» TASK INSTRUCTIONS
Could you reproduce the lines below from the one with "class: Reptilia" through the one with "scientific name: Cervus elaphus"? Keep both ends and add nothing.

» Source data
--------------------
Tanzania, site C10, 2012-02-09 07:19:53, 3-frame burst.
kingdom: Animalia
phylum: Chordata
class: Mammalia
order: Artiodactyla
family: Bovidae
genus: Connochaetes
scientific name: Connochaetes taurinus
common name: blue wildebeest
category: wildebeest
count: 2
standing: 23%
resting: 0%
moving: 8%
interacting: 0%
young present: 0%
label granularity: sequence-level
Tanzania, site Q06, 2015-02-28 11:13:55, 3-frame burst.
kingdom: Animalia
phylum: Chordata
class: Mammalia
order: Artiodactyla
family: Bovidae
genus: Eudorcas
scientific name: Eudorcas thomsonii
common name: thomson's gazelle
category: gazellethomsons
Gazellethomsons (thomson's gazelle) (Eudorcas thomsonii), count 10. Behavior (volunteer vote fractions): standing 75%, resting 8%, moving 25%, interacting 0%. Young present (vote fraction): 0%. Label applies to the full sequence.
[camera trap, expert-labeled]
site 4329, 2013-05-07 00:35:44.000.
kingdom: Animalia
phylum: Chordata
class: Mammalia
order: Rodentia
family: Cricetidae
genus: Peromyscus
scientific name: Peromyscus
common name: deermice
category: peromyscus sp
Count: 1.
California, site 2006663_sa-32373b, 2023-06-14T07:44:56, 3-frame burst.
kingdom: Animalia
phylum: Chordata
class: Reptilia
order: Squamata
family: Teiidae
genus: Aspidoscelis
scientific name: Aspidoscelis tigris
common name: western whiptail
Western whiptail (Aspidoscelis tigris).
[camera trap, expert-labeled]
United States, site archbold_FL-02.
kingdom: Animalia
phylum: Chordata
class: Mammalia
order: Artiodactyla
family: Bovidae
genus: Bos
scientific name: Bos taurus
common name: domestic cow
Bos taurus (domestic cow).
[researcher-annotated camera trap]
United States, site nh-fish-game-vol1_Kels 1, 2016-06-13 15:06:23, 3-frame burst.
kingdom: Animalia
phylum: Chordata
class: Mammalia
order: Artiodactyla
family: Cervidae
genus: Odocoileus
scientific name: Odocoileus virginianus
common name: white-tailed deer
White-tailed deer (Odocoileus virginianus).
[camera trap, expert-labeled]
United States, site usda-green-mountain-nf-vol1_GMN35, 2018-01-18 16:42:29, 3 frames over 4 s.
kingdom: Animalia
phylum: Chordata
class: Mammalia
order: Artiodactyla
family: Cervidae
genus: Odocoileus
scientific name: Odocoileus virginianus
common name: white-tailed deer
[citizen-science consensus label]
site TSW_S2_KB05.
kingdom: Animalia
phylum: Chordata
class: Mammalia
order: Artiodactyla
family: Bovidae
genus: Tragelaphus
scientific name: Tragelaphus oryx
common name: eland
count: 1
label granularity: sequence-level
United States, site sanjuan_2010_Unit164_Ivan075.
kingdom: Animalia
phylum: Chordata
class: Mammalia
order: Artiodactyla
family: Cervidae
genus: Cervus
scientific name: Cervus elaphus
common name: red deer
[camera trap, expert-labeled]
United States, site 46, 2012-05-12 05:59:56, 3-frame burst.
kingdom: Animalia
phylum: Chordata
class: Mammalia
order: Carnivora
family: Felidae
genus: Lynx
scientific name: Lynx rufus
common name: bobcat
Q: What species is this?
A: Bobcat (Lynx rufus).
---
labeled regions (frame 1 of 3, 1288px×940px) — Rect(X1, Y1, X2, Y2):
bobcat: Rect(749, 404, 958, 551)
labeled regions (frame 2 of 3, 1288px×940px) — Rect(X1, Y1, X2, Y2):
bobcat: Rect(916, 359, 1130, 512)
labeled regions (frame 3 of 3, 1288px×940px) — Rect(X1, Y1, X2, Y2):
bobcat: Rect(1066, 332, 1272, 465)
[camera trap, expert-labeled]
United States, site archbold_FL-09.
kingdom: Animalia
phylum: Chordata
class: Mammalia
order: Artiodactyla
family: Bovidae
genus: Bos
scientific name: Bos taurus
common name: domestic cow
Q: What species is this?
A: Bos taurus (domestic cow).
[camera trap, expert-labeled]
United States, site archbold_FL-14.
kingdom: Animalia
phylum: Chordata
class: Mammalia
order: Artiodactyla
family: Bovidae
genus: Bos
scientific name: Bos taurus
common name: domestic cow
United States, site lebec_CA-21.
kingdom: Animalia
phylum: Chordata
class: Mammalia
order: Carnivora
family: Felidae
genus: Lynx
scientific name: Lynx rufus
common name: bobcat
--------------------
» SOLUTION TO THIS PROBLEM
class: Reptilia
order: Squamata
family: Teiidae
genus: Aspidoscelis
scientific name: Aspidoscelis tigris
common name: western whiptail
Western whiptail (Aspidoscelis tigris).
[camera trap, expert-labeled]
United States, site archbold_FL-02.
kingdom: Animalia
phylum: Chordata
class: Mammalia
order: Artiodactyla
family: Bovidae
genus: Bos
scientific name: Bos taurus
common name: domestic cow
Bos taurus (domestic cow).
[researcher-annotated camera trap]
United States, site nh-fish-game-vol1_Kels 1, 2016-06-13 15:06:23, 3-frame burst.
kingdom: Animalia
phylum: Chordata
class: Mammalia
order: Artiodactyla
family: Cervidae
genus: Odocoileus
scientific name: Odocoileus virginianus
common name: white-tailed deer
White-tailed deer (Odocoileus virginianus).
[camera trap, expert-labeled]
United States, site usda-green-mountain-nf-vol1_GMN35, 2018-01-18 16:42:29, 3 frames over 4 s.
kingdom: Animalia
phylum: Chordata
class: Mammalia
order: Artiodactyla
family: Cervidae
genus: Odocoileus
scientific name: Odocoileus virginianus
common name: white-tailed deer
[citizen-science consensus label]
site TSW_S2_KB05.
kingdom: Animalia
phylum: Chordata
class: Mammalia
order: Artiodactyla
family: Bovidae
genus: Tragelaphus
scientific name: Tragelaphus oryx
common name: eland
count: 1
label granularity: sequence-level
United States, site sanjuan_2010_Unit164_Ivan075.
kingdom: Animalia
phylum: Chordata
class: Mammalia
order: Artiodactyla
family: Cervidae
genus: Cervus
scientific name: Cervus elaphus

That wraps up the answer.